Figure 3. Comparison of active and inactive β₂AR structures

a, Side and cytoplasmic views of the β₂AR-Gs structure (green) compared to the inactive carazolol-bound β₂ AR structure (blue). Significant structural changes are seen for the intracellular domains of TM5 and TM6. TM5 is extended by two helical turns while TM6 is moved outward by 14 Å as measured at the α-carbons of Glu268 (yellow arrow) in the two structures. b, β₂AR-Gs compared with the nanobody-stabilized active state β₂AR-Nb80 structure (orange). c, The positions of residues in the E/DRY and NPxxY motifs and other key residues of the β₂AR-Gs and β₂AR-Nb80 structures. All residues occupy very similar positions except Arg131 which in the β₂AR-Nb80 structure interacts with the nanobody. d, View from the cytoplasmic side of residues shown in (c).

Figure 4. Receptor-G protein interactions

a, b The α5-helix of Gαs docks into a cavity formed on the intracellular side of the receptor by the opening of transmembrane helices 5 and 6. a. Within the transmembrane core, the interactions are primarily non-polar. An exception involves packing of Tyr391 of the α5-helix against Arg131 of the conserved DRY sequence in TM3 (see also Figure S3). Arg131 also packs against Tyr of the conserved NPxxY sequence in TM7. b. As α5-helix exits the receptor it forms a network of polar interactions with TM5 and TM3. c, Receptor residues Thr68 and Asp130 interact with the ICL2 helix of the β₂AR via Tyr141, positioning the helix so that Phe139 of the receptor docks into a hydrophobic pocket on the G protein surface, thereby structurally linking receptor-G protein interactions with the highly conserved DRY motif of the β₂AR.

Figure 5. Conformational changes in Gαs

a, A comparison of Gαs in the β₂AR-Gs complex (orange) with the GTPγS-bound Gαs (grey) (PDB ID: 1AZT). GTPγS is shown as spheres. The helical domain of Gαs (GαsAH) exhibits a dramatic displacement relative to its position in the GTPγS-bound state. b, The α5-helix of Gαs is rotated and displaced toward the β₂AR, perturbing the β6-α5 loop which otherwise forms part of the GTPγS binding pocket. c, The β1-α1 loop (P-loop) and β6-α5 loop of Gαs interact with the phosphates and purine ring, respectively, of GTPγS in the GTPγS-Gαs structure. d, The β1-α1 and β6-α5 loops are rearranged in the nucleotide-free β₂AR-Gs structure.

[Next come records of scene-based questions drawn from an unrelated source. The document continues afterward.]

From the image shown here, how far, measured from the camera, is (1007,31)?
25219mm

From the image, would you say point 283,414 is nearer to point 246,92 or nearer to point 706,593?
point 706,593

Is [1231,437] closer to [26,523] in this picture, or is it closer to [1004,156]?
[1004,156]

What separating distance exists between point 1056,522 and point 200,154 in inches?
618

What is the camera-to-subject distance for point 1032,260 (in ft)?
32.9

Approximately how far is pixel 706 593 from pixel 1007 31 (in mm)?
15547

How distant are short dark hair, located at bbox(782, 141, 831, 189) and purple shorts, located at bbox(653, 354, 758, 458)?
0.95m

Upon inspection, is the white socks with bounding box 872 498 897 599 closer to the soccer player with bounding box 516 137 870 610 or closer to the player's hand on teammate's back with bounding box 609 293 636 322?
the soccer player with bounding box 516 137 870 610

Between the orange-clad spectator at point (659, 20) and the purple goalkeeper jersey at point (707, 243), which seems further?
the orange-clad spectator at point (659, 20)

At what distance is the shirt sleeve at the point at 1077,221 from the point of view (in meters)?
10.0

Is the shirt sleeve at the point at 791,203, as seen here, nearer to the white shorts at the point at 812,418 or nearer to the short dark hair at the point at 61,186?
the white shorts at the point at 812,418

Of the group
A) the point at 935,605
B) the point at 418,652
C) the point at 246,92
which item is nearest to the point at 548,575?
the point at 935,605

Figure 6. Possible sequence of β₂AR-Gs complex formation

a, b, Comparison of the β₂AR-Gs structure (green and gold) with metarhodopsin II (PDB ID: 3PQR) (purple) bound with the carboxyl-terminal peptide of transducin (blue). TM7 has been omitted in panel a to better visualize the G proteins. c, Cartoon of the β₂AR-Gαs peptide fusion construct used in the binding experiments (d). d, Competition binding experiments between [³H]-DHA and full agonist isoproterenol. Top panel shows binding data (reproduced from Rasmussen et al., 2011) on β₂AR reconstituted in HDL particles with and without Gs heterotrimer. The fraction of β₂AR in the K_{i high} state for the β₂AR with Gs is 0.55. Bottom panel shows binding to β₂AR and a β₂AR-Gαs peptide fusion expressed in Sf9 cell membranes. The fraction of β₂AR in the K_{i high} state for the β₂AR-Gαs peptide fusion is 0.68. e, The initial interaction of agonist bound β₂AR and GαsRas may involve an orientation of the carboxyl-terminus of GαsRas similar to that of the carboxyl-terminal peptide of transducin in the structure of metarhodopsin II. f, The final position of GαsRas on the β₂AR as observed in the β₂AR-Gs complex.